### [Task directions]
Decide whether each statement below agrees with the excerpt on gesture input that follows. Answer yes or no for each, and quote the exact words of the excerpt that settle it.
1. When the finger inclines in the direction opposite to the movement direction from the reference line, the form monitoring unit may express the change amount as a negative number.
2. A negative form change amount leads the execution amount determination unit to have the focus moved to the left.
3. A smaller inclination of the finger gives a higher processing execution amount.

### [Excerpt to read]
Therefore, according to the above configuration, the user can intuitively understand the operation, and there is an advantage in that operability is improved in the digital television set 100.

(Case 2)

Alternatively, under the above circumstances, the inclination of the finger (form change amount) may incline to the right with respect to the reference line 49 (more specifically, the opposite direction to the movement direction 43).

As the configuration for coping with such circumstances, the form monitoring unit 23 may represent the amount of change of the command body using a negative number when the command body (finger) inclines in a direction opposite to the movement direction from the reference line 49.

For example, as shown in FIG. 17, suppose that the movement direction during gesture input is the movement direction 43 (move to the left), and the movement direction of the form change of the command body during specification of the processing execution amount is the movement direction 72 of the right direction opposite to the movement direction 43. In this case, as the inclination of the finger (form change amount) inclines to the right from the reference line 49, it becomes negative and decreases (the absolute value thereof increases).

When the form change amount provided by the form monitoring unit 23 is a positive number, the execution amount determination unit 24 determines that the same direction as the previous movement direction 43 is the movement direction of the processing executed by the digital television set 100. More specifically, the execution amount determination unit 24 commands the display apparatus 2 to perform processing of “moving the focus to the left by every Mt objects”.

On the other hand, when the form change amount provided by the form monitoring unit 23 is a negative number, the execution amount determination unit 24 determines that the same direction opposite to the previous movement direction 43 is the movement direction of the processing executed by the digital television set 100. More specifically, the execution amount determination unit 24 commands the display apparatus 2 to perform processing of “moving the focus to the right by every Mt objects”.

Naturally, the processing execution amount Mt is determined in accordance with how much the principal axis 48 of the finger at the current time point t is inclined to the left (or right) from the reference line 49. The more the inclination is, the higher the processing execution amount is.

### [Data extract]
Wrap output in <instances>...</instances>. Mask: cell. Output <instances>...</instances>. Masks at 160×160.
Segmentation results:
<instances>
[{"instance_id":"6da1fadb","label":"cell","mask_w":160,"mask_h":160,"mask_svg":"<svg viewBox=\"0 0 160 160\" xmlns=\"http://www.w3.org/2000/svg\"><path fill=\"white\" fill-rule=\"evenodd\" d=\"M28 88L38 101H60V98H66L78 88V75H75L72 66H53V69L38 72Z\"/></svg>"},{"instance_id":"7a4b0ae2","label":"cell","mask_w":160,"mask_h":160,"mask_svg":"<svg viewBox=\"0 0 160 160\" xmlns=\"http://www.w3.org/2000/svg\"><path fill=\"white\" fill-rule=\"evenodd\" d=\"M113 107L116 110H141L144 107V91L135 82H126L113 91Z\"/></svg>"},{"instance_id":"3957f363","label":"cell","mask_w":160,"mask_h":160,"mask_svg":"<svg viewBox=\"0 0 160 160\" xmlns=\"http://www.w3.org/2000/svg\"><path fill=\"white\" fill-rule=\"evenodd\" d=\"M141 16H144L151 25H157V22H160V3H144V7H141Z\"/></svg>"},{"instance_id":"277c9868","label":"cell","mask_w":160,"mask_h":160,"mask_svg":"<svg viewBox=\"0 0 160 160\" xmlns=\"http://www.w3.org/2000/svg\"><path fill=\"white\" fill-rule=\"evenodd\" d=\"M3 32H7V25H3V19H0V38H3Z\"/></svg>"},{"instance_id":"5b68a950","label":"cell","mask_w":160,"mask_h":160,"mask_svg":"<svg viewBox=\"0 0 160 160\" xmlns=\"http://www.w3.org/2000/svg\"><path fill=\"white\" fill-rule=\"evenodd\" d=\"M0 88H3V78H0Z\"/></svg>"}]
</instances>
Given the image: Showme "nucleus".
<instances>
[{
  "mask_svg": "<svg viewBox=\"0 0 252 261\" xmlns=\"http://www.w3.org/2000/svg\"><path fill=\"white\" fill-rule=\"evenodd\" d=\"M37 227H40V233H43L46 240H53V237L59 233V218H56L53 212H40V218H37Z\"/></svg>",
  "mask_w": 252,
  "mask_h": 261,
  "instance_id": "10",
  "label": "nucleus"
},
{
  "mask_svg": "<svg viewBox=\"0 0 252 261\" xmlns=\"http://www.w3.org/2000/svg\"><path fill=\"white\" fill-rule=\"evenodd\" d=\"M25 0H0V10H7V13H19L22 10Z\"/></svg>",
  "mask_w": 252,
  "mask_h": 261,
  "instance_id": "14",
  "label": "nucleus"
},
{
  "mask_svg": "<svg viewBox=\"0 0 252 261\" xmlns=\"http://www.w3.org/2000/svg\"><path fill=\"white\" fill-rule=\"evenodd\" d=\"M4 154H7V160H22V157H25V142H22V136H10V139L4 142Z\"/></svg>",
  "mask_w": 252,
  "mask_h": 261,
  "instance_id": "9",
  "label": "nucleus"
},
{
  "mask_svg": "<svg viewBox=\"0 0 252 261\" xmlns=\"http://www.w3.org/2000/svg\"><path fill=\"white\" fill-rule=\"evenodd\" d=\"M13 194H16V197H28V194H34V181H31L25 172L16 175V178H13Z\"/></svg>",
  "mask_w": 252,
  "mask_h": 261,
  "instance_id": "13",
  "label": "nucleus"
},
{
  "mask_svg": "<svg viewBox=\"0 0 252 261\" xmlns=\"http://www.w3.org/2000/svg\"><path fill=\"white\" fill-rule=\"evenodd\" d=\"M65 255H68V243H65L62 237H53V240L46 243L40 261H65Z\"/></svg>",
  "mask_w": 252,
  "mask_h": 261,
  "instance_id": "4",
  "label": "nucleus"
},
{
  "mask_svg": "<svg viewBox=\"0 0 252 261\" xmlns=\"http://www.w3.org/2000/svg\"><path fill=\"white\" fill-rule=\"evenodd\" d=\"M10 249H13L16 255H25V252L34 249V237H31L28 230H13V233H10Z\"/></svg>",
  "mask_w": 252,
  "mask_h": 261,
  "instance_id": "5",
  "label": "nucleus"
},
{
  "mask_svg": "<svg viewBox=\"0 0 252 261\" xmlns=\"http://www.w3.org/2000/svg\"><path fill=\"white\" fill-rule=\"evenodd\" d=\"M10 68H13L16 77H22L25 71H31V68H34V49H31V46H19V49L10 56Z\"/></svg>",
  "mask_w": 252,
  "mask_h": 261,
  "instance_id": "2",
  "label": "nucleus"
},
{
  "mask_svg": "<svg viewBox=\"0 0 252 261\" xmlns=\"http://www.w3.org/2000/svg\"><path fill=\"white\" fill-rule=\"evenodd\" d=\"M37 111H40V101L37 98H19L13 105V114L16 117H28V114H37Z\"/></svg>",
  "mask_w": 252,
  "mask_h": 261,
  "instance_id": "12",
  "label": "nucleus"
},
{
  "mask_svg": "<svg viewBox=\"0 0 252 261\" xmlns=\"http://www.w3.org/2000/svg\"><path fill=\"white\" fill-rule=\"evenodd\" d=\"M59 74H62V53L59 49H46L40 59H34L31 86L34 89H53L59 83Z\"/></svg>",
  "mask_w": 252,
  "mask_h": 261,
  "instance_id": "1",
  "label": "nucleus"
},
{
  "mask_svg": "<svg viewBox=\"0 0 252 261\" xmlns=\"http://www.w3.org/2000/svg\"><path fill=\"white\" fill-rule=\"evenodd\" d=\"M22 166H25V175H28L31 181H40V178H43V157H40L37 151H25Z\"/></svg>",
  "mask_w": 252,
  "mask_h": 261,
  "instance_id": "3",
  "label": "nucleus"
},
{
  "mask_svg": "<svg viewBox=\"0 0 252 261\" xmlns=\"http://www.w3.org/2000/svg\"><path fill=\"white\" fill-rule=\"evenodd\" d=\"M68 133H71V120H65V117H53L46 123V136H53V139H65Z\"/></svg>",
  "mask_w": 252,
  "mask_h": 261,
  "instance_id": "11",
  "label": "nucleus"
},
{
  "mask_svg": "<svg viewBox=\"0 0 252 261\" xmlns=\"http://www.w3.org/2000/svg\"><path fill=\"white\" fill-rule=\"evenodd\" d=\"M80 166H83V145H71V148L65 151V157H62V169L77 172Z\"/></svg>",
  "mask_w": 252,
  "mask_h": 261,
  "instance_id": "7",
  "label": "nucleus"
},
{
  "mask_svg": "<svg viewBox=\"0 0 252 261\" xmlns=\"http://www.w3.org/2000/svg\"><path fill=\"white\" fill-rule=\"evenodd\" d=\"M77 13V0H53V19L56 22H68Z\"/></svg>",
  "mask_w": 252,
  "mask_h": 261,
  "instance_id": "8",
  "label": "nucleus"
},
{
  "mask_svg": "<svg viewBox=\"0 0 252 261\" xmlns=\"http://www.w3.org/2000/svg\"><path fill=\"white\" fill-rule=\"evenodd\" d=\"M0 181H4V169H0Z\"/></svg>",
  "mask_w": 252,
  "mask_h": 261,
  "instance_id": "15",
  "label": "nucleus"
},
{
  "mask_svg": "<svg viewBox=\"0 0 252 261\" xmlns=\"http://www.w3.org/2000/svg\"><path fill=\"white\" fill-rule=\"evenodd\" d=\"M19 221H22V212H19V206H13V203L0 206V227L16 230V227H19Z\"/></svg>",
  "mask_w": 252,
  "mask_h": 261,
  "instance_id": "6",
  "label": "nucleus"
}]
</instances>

### [The result]
1. Yes: "the form monitoring unit 23 may represent the amount of change of the command body using a negative number when the command body (finger) inclines in a direction opposite to the movement direction from the reference line 49"
2. No: "moving the focus to the right by every Mt objects"
3. No: "The more the inclination is, the higher the processing execution amount is."